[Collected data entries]
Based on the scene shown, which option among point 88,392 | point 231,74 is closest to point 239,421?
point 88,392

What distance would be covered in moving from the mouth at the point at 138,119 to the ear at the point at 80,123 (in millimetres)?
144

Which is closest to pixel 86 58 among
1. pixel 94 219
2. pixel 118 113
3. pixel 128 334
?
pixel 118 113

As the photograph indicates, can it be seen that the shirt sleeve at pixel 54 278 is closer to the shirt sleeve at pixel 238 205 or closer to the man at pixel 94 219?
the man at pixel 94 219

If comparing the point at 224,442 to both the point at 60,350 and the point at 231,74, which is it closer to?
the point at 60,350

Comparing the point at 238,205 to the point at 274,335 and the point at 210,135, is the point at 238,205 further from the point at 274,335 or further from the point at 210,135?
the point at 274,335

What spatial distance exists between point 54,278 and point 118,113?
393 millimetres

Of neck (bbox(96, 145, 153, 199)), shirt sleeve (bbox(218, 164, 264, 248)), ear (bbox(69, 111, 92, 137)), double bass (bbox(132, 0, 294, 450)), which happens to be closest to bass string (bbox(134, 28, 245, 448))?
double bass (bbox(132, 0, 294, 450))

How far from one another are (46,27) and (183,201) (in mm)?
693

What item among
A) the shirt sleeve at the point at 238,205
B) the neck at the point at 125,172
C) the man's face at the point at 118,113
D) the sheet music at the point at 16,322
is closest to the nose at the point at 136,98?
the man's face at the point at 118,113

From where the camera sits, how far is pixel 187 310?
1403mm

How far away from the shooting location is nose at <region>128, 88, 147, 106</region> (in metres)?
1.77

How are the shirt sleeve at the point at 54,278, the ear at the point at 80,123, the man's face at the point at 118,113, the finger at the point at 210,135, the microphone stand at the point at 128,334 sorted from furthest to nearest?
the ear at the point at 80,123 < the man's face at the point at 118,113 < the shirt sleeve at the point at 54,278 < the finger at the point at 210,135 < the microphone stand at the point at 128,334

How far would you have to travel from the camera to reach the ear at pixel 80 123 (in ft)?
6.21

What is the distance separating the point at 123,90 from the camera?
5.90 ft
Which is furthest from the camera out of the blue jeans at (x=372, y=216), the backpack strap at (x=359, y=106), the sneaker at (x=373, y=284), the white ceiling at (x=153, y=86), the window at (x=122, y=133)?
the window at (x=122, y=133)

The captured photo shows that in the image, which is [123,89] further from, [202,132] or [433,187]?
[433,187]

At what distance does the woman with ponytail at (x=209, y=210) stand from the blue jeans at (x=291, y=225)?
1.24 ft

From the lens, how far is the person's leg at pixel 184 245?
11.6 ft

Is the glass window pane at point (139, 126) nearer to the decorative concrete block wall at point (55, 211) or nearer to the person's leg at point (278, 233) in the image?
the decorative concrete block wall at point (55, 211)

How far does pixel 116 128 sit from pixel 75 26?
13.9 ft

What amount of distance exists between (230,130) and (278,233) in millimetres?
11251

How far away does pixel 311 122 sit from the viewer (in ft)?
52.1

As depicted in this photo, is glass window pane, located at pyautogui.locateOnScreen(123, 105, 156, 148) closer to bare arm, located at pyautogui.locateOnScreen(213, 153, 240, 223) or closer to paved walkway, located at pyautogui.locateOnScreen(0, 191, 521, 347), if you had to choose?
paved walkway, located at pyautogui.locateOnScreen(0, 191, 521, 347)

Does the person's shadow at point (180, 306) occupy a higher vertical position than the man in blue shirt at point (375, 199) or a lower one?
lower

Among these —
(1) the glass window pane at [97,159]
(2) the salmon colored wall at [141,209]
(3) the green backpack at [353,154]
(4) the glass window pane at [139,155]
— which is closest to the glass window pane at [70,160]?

▶ Work instructions
Update the data from the line containing "As depicted in" through the end, replacing "green backpack" with "green rucksack" and leaving everything else unchanged.

▶ Solution to this task
As depicted in this photo, is glass window pane, located at pyautogui.locateOnScreen(123, 105, 156, 148) closer to bare arm, located at pyautogui.locateOnScreen(213, 153, 240, 223) or closer to paved walkway, located at pyautogui.locateOnScreen(0, 191, 521, 347), if you had to choose?
paved walkway, located at pyautogui.locateOnScreen(0, 191, 521, 347)

Does the person's shadow at point (180, 306) occupy a higher vertical position than the man in blue shirt at point (375, 199) or a lower one?
lower

Among these —
(1) the glass window pane at [97,159]
(2) the salmon colored wall at [141,209]
(3) the green rucksack at [353,154]
(4) the glass window pane at [139,155]
— which is closest to the glass window pane at [70,160]?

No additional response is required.